First-time buyers may be tempted by the real cheapie models out there on supermarket shelves, but Pioneer thinks that even newcomers to the format deserve a little more than the basics.
The DV-380 is specifically aimed at newbies, but it does not talk down to them. It offers a very respectable list of features, including some that you might not expect a first-time buyer to be interested in.
There is PAL and NTSC progressive scan, offering enhanced image quality (you need a progressive scan-capable TV to make use of this feature), and there is comprehensive file compatibility, including JPEG, MP3 and WMA files.
There is also DiVX playback, including official registration for video-on-demand downloads, and there is a wealth of picture and audio enhancements to tailor output to suit your tastes.
This is not a simple plug-in-and-play deck then, but for the most part the manual guides you through the options clearly enough. Pioneer does fall down in not spelling out the advantages of an RGB Scart connection, however - the setup section of the manual actually recommends using a simple composite video connection, claiming it is the easiest option because the necessary cable is supplied!
It may be the easiest option, but it delivers a horrible picture and defeats the object of buying a DVD player. First-time buyers may not be aware of the vastly superior picture quality to be had from an RGB Scart or component video connection, and Pioneer has done them a disservice here.
Assuming a good connection is made with your TV the DV-380 will not disappoint when it comes to performance. The image is extremely sharp and detailed, with accurate colour rendition being one of the strong points.
Home cinema sound is very good as well, but ordinary CD playback lacks the refinement you will get from a dedicated CD player.
Of course, this deck will not only appeal to aspirational newcomers - it has enough quality to lure upgraders as well. That’s quite a trick for Pioneer to have pulled off.

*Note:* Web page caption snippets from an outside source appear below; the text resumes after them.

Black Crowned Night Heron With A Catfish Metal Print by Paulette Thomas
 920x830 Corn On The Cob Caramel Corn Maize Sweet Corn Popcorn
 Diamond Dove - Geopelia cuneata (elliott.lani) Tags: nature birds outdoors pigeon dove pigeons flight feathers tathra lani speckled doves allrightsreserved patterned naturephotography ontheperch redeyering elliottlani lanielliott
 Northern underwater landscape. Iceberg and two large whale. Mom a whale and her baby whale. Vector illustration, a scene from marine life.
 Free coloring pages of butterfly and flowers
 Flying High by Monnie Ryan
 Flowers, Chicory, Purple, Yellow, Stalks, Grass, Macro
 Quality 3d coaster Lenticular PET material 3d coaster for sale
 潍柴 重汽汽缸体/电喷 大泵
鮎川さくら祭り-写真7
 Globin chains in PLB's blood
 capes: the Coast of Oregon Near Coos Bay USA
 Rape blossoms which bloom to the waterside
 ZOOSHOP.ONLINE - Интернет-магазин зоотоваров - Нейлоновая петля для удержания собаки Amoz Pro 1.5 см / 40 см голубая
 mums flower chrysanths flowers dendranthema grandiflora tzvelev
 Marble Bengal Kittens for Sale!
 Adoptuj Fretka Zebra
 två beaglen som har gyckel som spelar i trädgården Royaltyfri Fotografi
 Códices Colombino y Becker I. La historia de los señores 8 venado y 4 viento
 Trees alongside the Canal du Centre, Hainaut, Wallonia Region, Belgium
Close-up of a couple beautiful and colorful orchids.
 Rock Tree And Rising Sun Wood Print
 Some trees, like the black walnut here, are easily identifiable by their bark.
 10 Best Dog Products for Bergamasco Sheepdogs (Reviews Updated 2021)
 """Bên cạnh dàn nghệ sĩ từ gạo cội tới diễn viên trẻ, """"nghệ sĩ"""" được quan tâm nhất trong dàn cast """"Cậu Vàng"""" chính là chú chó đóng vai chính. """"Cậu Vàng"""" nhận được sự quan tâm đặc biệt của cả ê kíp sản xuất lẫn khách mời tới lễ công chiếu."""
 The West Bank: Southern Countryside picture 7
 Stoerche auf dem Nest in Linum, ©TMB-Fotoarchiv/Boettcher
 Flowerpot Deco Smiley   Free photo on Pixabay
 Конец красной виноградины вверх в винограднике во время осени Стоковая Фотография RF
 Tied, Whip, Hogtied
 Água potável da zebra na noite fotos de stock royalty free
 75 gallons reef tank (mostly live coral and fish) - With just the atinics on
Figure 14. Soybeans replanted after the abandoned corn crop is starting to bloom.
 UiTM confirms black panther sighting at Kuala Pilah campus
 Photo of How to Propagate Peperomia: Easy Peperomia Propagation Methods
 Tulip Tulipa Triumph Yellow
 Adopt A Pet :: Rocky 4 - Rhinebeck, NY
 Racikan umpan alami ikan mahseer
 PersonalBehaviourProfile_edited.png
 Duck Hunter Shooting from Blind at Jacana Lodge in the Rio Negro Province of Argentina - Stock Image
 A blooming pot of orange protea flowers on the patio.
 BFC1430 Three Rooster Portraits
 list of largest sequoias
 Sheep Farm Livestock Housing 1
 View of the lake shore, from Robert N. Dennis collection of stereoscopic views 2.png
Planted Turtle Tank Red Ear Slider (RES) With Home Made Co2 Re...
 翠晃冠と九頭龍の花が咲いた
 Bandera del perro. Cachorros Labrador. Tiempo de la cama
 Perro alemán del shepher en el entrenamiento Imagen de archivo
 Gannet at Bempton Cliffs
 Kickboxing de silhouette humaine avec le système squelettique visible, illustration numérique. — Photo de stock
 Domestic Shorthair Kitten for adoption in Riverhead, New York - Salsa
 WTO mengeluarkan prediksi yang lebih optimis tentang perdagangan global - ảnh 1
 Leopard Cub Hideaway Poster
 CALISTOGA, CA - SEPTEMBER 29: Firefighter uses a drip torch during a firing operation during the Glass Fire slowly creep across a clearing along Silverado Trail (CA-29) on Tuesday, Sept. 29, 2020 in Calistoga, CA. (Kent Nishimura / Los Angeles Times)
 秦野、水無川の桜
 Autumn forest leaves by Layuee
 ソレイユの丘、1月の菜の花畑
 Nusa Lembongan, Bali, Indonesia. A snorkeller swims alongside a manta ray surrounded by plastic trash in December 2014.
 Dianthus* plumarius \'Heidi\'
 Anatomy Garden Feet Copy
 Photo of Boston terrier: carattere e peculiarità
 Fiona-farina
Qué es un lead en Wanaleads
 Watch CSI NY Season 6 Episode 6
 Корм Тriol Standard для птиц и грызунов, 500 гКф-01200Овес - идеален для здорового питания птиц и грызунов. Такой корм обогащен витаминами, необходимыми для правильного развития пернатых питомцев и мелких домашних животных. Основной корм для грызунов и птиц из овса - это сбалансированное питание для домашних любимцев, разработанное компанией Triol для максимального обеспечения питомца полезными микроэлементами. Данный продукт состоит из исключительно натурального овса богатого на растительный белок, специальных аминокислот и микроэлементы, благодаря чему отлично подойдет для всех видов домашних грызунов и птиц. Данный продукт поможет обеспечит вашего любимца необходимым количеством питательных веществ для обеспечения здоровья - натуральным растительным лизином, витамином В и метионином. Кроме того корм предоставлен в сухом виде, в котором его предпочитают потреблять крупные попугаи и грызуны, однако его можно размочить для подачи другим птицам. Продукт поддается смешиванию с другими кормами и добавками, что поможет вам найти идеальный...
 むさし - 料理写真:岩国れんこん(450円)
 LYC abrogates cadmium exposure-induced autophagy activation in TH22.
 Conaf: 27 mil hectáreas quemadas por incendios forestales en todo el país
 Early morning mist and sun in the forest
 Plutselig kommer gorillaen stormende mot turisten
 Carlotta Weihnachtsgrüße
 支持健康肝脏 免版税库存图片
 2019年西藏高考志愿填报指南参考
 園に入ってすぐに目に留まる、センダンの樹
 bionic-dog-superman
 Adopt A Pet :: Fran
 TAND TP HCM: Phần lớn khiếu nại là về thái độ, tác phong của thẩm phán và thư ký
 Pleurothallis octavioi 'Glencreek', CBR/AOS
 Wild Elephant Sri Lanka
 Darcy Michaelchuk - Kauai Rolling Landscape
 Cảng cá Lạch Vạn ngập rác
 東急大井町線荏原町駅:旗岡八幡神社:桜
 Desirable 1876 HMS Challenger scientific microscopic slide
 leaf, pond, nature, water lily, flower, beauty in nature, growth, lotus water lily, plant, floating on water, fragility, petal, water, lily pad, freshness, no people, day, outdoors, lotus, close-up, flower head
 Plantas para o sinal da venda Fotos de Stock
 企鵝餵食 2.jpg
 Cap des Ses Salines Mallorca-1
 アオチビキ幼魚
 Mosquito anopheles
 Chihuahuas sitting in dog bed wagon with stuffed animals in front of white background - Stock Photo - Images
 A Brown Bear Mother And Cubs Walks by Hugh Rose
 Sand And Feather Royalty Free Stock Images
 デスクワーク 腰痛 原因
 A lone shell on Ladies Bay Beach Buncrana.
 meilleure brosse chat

This may not be the best-looking DVD deck out there, but its commanding performance and comprehensive feature count make that an irrelevance.
It does all the basics very well, as any first-timer’s deck should - but it will also continue to please when the first thrill has worn off and you go looking or extra features like DiVX playback. Our final piece of advice; upgrade the cables enclosed in the box as soon as possible for the best picture.